C'est également avec cette somme que Mimi, 74 ans, ancienne employée communale, doit boucler son budget. Elle confie «se dépanner de temps en temps» aux Restos du cœur, où elle est cuisinière bénévole. Son compte en banque vient d'être débloqué après trois mois de galère : «Comme j'étais trop souvent à découvert, je ne pouvais plus retirer. Là, j'ai droit à 60 euros par semaine.» «Insoumise depuis la naissance», Mimi considère que son pouvoir d'achat ne s'est pas amélioré en un an. «Je voulais me faire élire députée pour toucher 300 euros d'APL en plus…» raille-t-elle en référence à l'augmentation de la dotation d'hébergement des parlementaires à compter du 1er novembre.
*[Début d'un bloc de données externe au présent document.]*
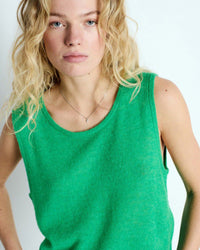 Woman wearing a green sleeveless top against a white background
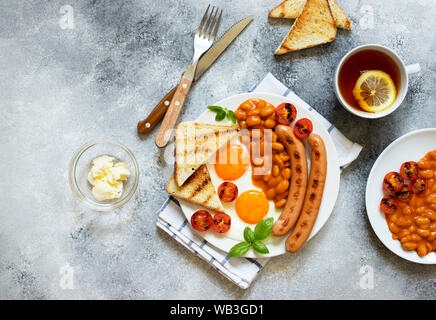 Englisches Frühstück mit gebratenen Würstchen, Bohnen, Pilze, Spiegelei, gegrillten Tomaten. Grauer Hintergrund Stockfoto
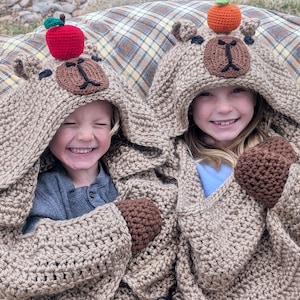 Op de afbeelding: Twee kinderen dragen bijpassende gehaakte berenhoodie-dekens. De dekens zijn bruin met bruine berengezichten op de capuchons, compleet met kleine, gehaakte appels en sinaasappels erop. De kinderen lachen, gehuld in de gezellige dekens.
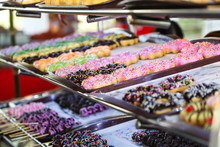 Display Of Delicious Donuts On Trays In A Market.
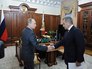 Президент России Владимир Путин и министр обороны России Сергей Шойгу во время встречи Президент России Владимир Путин и министр обороны России Сергей Шойгу во время встречи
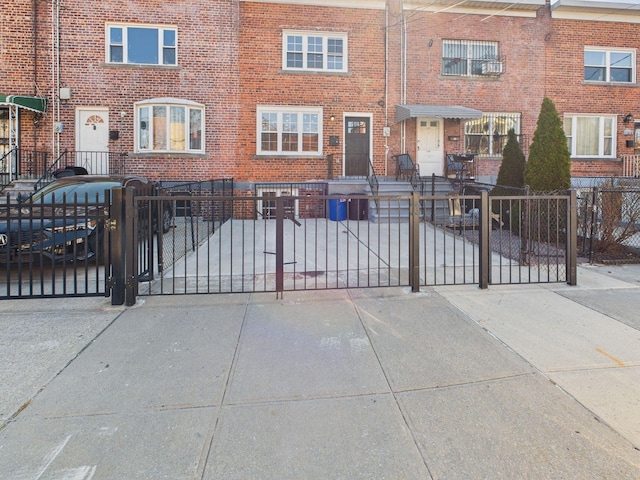 view of front of home with a gate, brick siding, and a fenced front yard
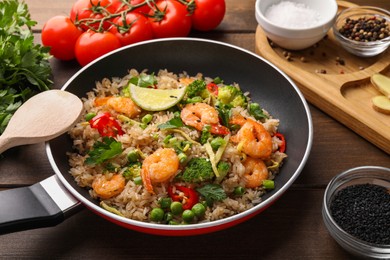 Photo of Tasty rice with shrimps and vegetables in frying pan on wooden table, closeup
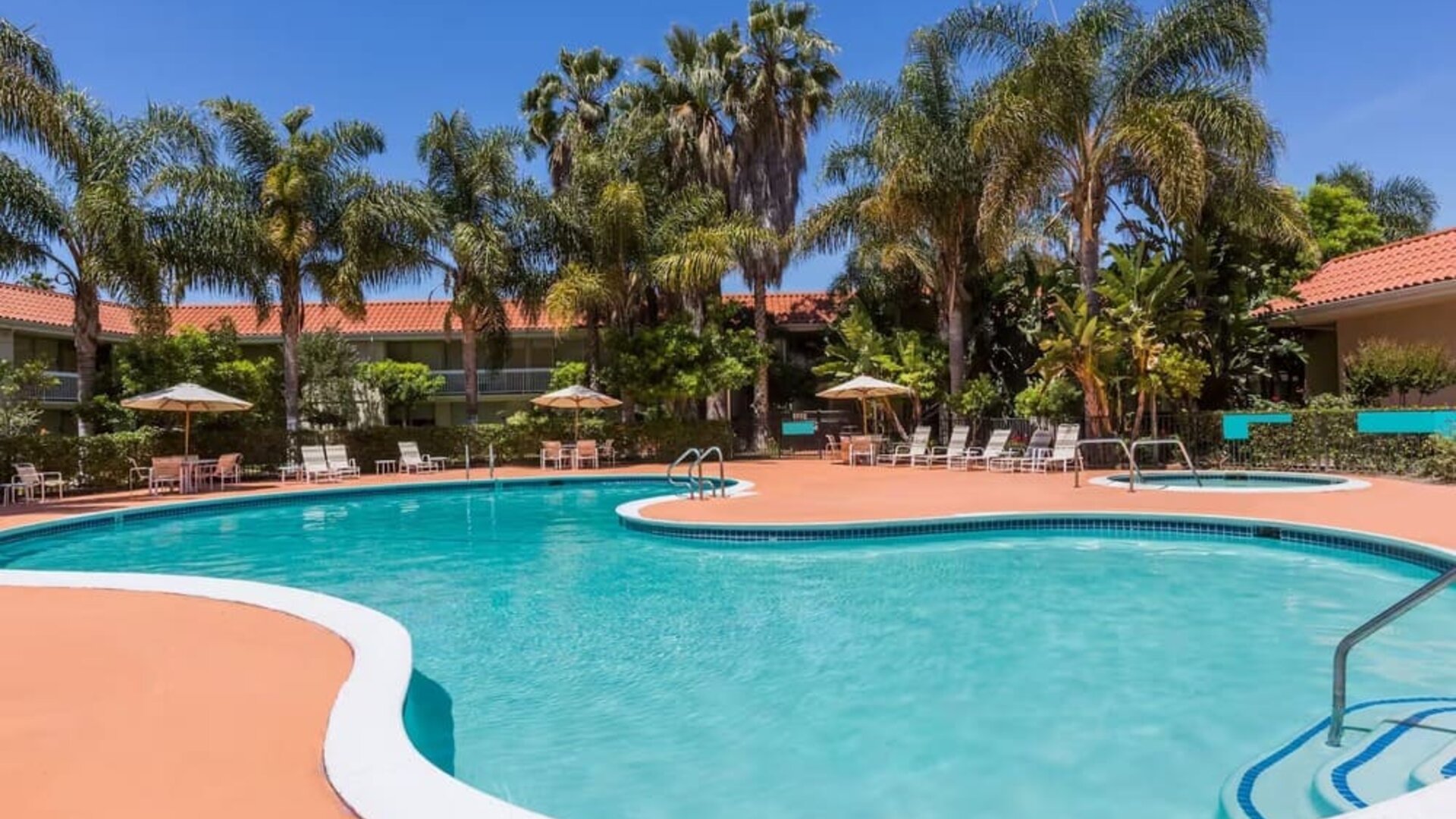 Outdoor pool with palm trees at Uptown Oasis San Jose Airport.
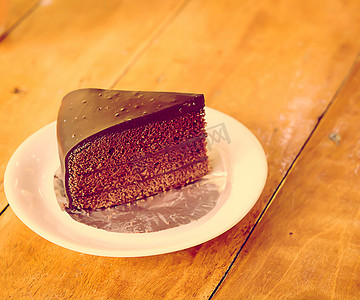 巧克力蛋糕蛋糕摄影照片_复古巧克力蛋糕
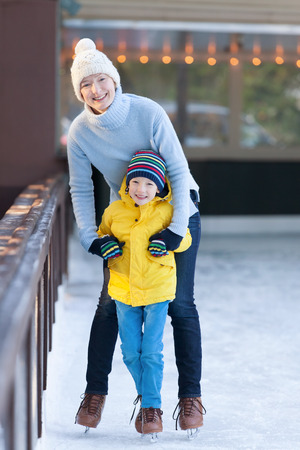 happy mother and her little son having fun ice skating together at winterの写真素材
A Pont-de-Beauvoisin, dimanche.
Photo Etienne Maury pour Libération
«Je ne lâcherai pas»
Malgré l'absence d'un «mieux vivre», Rachida, 50 ans, agente de sûreté au chômage, a gagné une «famille» : «Avant, beaucoup n'osaient pas parler de leurs difficultés, c'est devenu moins tabou de se dire les choses.» La suite ? Rachida ne sait pas : «Ça ne vient pas vite mais je ne lâcherai pas, je continuerai à être là tous les samedis.» Pierre n'en a manqué qu'un, et est même «monté» trois fois à Paris. Lui non plus n'est pas «satisfait» : «La plupart des mesures vont entrer en vigueur au 1er janvier, alors pour l'instant, on n'a rien vu, à part l'augmentation du gaz, de l'électricité, de la taxe foncière et le déremboursement de certains médicaments, énumère-t-il. Et puis les 10 milliards de Macron, ce n'est pas un cadeau, c'est de l'argent économisé ailleurs.»
Dans le texte d'hommage à Chantal Mazet, Pierre a rappelé le prix de la «détermination» des gilets jaunes : selon le ministère de la Justice, plus de 3 000 d'entre eux ont été condamnés entre novembre et juin. Un tiers a écopé de prison ferme et 400 ont fait l'objet d'un emprisonnement immédiat. L'instruction concernant la conductrice qui a tué Chantal Mazet est toujours en cours, a indiqué à Libération le parquet de Chambéry. La mère de famille avait été mise en examen le lendemain du drame, à l'issue de sa garde à vue, pour «violences volontaires ayant entraîné la mort sans intention de la donner» et placée sous contrôle judiciaire.